#### INSTRUCCIONES DE TRABAJO:
(A) Según el fragmento sobre la mesa redonda, ¿por qué hay buenas nuevas para el subdirector del CIPI? Explícalo en una a tres oraciones.
(B) Transcribe del fragmento sobre la mesa redonda el pasaje que comienza en las palabras "Santiago Pérez Benítez, subdirector" y termina después de "en llamarle Santiaguito.".

#### FRAGMENTO DEL DOCUMENTO:

● ● ● ●

Santiago Pérez Benítez, subdirector del Centro de Investigaciones de Política Internacional (CIPI), comparecía el pasado lunes en la orwelliana mesa redonda para “explicar” lo que está pasando en Bielorrusia, ante un presentador que insistía en llamarle Santiaguito.
“Es que les están aplicando a los bielorrusos las mismas técnicas que están aplicando en Venezuela, o que aplicaron en Bolivia y Ecuador… la misma receta que están aplicando con Maduro. (...) El mismo expediente tipo Maidan que aplicaron en Ucrania”, subrayaba el experto en la particular jerga de la Inteligencia bota gorda.
Pero hay buenas nuevas según el subdirector del CIPI: la mano dura empleada por Lukashenko ha funcionado; “ahora las manifestaciones son los fines de semana y no son violentas ni tan masivas. Ahora son 'mujeres con flores'… lo que está en el manual (del imperialismo)”. Presentador y experto se ríen de las “mujeres con flores”.
¿Se mencionó en la mesa redonda la palabra “purga” que recogen las informaciones de la prensa libre? ¿Se dieron datos y cifras contrastadas de manifestantes, detenidos, heridos o perseguidos por la policía política? “Sí, hubo algunos, bastantes, pero… las cifras son las cifras”, dice Santiaguito, un analista escéptico con los números, como es propio de un régimen manipulador y anumérico como el cubano.

● ● ● ●

#### CONJUNTO DE DATOS:

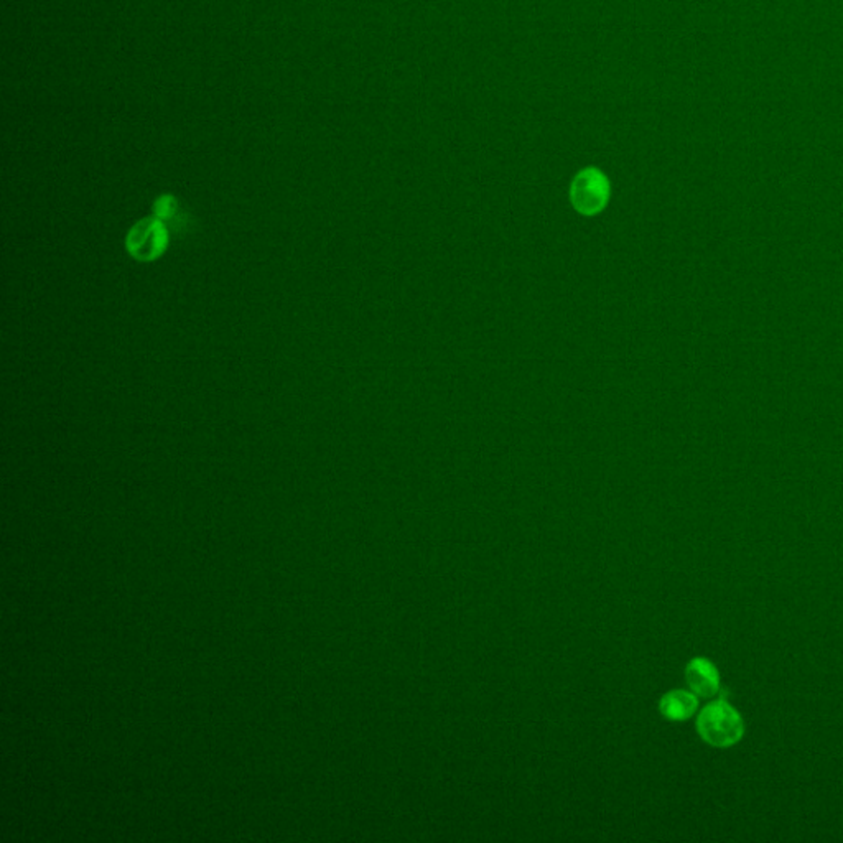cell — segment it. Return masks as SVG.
<instances>
[{"mask_svg":"<svg viewBox=\"0 0 843 843\" xmlns=\"http://www.w3.org/2000/svg\"><path fill=\"white\" fill-rule=\"evenodd\" d=\"M697 733L713 748L735 747L745 737V720L741 713L725 699L703 707L697 717Z\"/></svg>","mask_w":843,"mask_h":843,"instance_id":"obj_1","label":"cell"},{"mask_svg":"<svg viewBox=\"0 0 843 843\" xmlns=\"http://www.w3.org/2000/svg\"><path fill=\"white\" fill-rule=\"evenodd\" d=\"M168 239L167 224L155 216H150L132 226L125 237V247L135 261L150 263L167 251Z\"/></svg>","mask_w":843,"mask_h":843,"instance_id":"obj_2","label":"cell"},{"mask_svg":"<svg viewBox=\"0 0 843 843\" xmlns=\"http://www.w3.org/2000/svg\"><path fill=\"white\" fill-rule=\"evenodd\" d=\"M610 194L605 176L598 170H583L571 184V203L583 214H595L603 210Z\"/></svg>","mask_w":843,"mask_h":843,"instance_id":"obj_3","label":"cell"},{"mask_svg":"<svg viewBox=\"0 0 843 843\" xmlns=\"http://www.w3.org/2000/svg\"><path fill=\"white\" fill-rule=\"evenodd\" d=\"M685 682L699 699H713L720 692V672L710 659H692L685 668Z\"/></svg>","mask_w":843,"mask_h":843,"instance_id":"obj_4","label":"cell"},{"mask_svg":"<svg viewBox=\"0 0 843 843\" xmlns=\"http://www.w3.org/2000/svg\"><path fill=\"white\" fill-rule=\"evenodd\" d=\"M699 710V697L692 690L676 689L662 695L659 702L660 715L669 721H685L692 719Z\"/></svg>","mask_w":843,"mask_h":843,"instance_id":"obj_5","label":"cell"},{"mask_svg":"<svg viewBox=\"0 0 843 843\" xmlns=\"http://www.w3.org/2000/svg\"><path fill=\"white\" fill-rule=\"evenodd\" d=\"M154 216L164 221L167 226L170 224L174 231L188 228V220L184 218L183 211L180 210V204L172 194L158 196L157 202L154 204Z\"/></svg>","mask_w":843,"mask_h":843,"instance_id":"obj_6","label":"cell"}]
</instances>
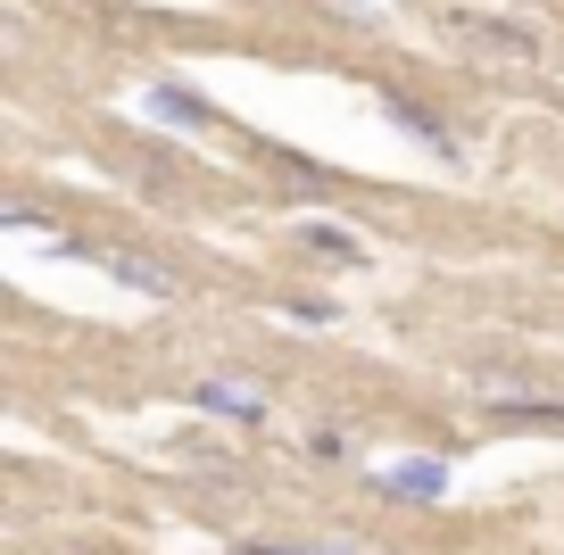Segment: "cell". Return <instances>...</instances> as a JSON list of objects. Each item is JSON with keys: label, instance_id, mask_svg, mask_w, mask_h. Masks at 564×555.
<instances>
[{"label": "cell", "instance_id": "cell-1", "mask_svg": "<svg viewBox=\"0 0 564 555\" xmlns=\"http://www.w3.org/2000/svg\"><path fill=\"white\" fill-rule=\"evenodd\" d=\"M373 498H390V505H441L448 498V465H441V456L382 465V472H373Z\"/></svg>", "mask_w": 564, "mask_h": 555}, {"label": "cell", "instance_id": "cell-2", "mask_svg": "<svg viewBox=\"0 0 564 555\" xmlns=\"http://www.w3.org/2000/svg\"><path fill=\"white\" fill-rule=\"evenodd\" d=\"M481 406L498 423H547V432H564V399H547L531 382H481Z\"/></svg>", "mask_w": 564, "mask_h": 555}, {"label": "cell", "instance_id": "cell-3", "mask_svg": "<svg viewBox=\"0 0 564 555\" xmlns=\"http://www.w3.org/2000/svg\"><path fill=\"white\" fill-rule=\"evenodd\" d=\"M192 406L199 415H232V423H265V390L258 382H199Z\"/></svg>", "mask_w": 564, "mask_h": 555}, {"label": "cell", "instance_id": "cell-4", "mask_svg": "<svg viewBox=\"0 0 564 555\" xmlns=\"http://www.w3.org/2000/svg\"><path fill=\"white\" fill-rule=\"evenodd\" d=\"M100 274H108V282H124V291H141V298H175V274H166V265L124 258V249H100Z\"/></svg>", "mask_w": 564, "mask_h": 555}, {"label": "cell", "instance_id": "cell-5", "mask_svg": "<svg viewBox=\"0 0 564 555\" xmlns=\"http://www.w3.org/2000/svg\"><path fill=\"white\" fill-rule=\"evenodd\" d=\"M241 555H373L349 531H316V538H241Z\"/></svg>", "mask_w": 564, "mask_h": 555}, {"label": "cell", "instance_id": "cell-6", "mask_svg": "<svg viewBox=\"0 0 564 555\" xmlns=\"http://www.w3.org/2000/svg\"><path fill=\"white\" fill-rule=\"evenodd\" d=\"M150 117L183 124V133H208V124H216V108H208V100H192L183 84H159V91H150Z\"/></svg>", "mask_w": 564, "mask_h": 555}, {"label": "cell", "instance_id": "cell-7", "mask_svg": "<svg viewBox=\"0 0 564 555\" xmlns=\"http://www.w3.org/2000/svg\"><path fill=\"white\" fill-rule=\"evenodd\" d=\"M390 124H406V133H415V141H432V150H441V157H457V133H448V124L441 117H432V108H415V100H399V91H390Z\"/></svg>", "mask_w": 564, "mask_h": 555}, {"label": "cell", "instance_id": "cell-8", "mask_svg": "<svg viewBox=\"0 0 564 555\" xmlns=\"http://www.w3.org/2000/svg\"><path fill=\"white\" fill-rule=\"evenodd\" d=\"M307 249H324V258H340V265H357V241L340 225H307Z\"/></svg>", "mask_w": 564, "mask_h": 555}, {"label": "cell", "instance_id": "cell-9", "mask_svg": "<svg viewBox=\"0 0 564 555\" xmlns=\"http://www.w3.org/2000/svg\"><path fill=\"white\" fill-rule=\"evenodd\" d=\"M307 448H316L324 465H340V456H357V432H340V423H324V432L307 439Z\"/></svg>", "mask_w": 564, "mask_h": 555}]
</instances>
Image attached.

● ● ● ●

#### RESPUESTAS POR TAREA:
(A) Para el subdirector del CIPI, la mano dura empleada por Lukashenko ha funcionado. Ahora las manifestaciones se hacen los fines de semana y no son violentas ni tan masivas. Según él, ahora son "mujeres con flores".

(B)
Santiago Pérez Benítez, subdirector del Centro de Investigaciones de Política Internacional (CIPI), comparecía el pasado lunes en la orwelliana mesa redonda para “explicar” lo que está pasando en Bielorrusia, ante un presentador que insistía en llamarle Santiaguito.